FASHION HISTORY: CHANEL 2.55

 By Sarah Joynt  

Born out of necessity, the Chanel 2.55 handbag now stands for pure luxury and is one of the few bags widely recognized by the general public. It was introduced in February of 1955 (hence the name 2.55) because Coco Chanel was tired of losing handheld bags at society events in Paris. She feminized the concept of straps from the bags carried by soldiers and revolutionized the way Parisian women accessorized at the time. 
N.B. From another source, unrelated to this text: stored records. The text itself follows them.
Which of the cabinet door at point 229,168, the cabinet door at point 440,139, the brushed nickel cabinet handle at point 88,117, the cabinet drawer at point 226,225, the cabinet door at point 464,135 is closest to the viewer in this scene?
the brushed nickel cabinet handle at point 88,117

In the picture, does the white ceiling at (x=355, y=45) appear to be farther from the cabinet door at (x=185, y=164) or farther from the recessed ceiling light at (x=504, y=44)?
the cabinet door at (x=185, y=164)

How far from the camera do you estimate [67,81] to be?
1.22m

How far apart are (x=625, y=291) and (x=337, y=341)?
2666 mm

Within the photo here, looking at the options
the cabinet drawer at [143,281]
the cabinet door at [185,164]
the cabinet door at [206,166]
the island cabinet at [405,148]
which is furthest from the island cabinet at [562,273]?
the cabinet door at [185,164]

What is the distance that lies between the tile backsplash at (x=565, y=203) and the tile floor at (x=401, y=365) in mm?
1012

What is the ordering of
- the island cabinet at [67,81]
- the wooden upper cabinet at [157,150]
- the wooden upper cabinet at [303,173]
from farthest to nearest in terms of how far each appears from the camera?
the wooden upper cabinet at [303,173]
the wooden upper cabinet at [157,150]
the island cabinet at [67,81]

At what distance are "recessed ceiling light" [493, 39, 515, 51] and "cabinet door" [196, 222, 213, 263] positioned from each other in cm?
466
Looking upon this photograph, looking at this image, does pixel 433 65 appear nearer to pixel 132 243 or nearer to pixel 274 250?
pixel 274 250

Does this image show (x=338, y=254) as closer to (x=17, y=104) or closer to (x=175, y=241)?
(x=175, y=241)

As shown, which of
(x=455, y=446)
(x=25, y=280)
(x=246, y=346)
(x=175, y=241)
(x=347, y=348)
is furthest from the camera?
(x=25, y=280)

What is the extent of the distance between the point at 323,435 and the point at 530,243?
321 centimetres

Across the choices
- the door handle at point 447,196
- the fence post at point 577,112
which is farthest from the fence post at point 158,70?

Inspired by her time spent in an orphanage as a child, Chanel created the chain straps as a nod to the chains her caretakers would use to dangle keys from as entertainment for the children. The orphanage also inspired the interior color of the first edition bag, as the reddish brown color was the same as the children’s uniforms. The coats worn by horse racing jockeys inspired what has now become the signature quilted leather.  Other innovative features included the signature “Mademoiselle” lock, a back pocket for extra money, and a secret hidden pocket in the front flap where it is rumored Chanel kept her love letters from her lover, the Nazi spy Hans Günter von Dincklage.  

When Karl Lagerfeld released the Reissue 2.55 in 2005, to commemorate its 50th anniversary, it was exactly as Chanel designed it in 1955. Other versions had been released in the 1980’s but with the new interlocking C clasp which has become an iconic item in itself. Lagerfeld’s mission to keep the icon that is the 2.55 alive has prompted numerous reincarnations in everything from metallic washed lambskin to oversized day bags.  More recently, Lagerfeld partnered with Zaha Hadid to create a traveling art exhibition called “Mobile Art.”  The 2.55 has infiltrated the wardrobes of it-girls and socialites alike throughout its long reign over the handbag market, from Jackie O to Kate Moss. It is more than a handbag now, it is a piece of iconography that transcends time and trends.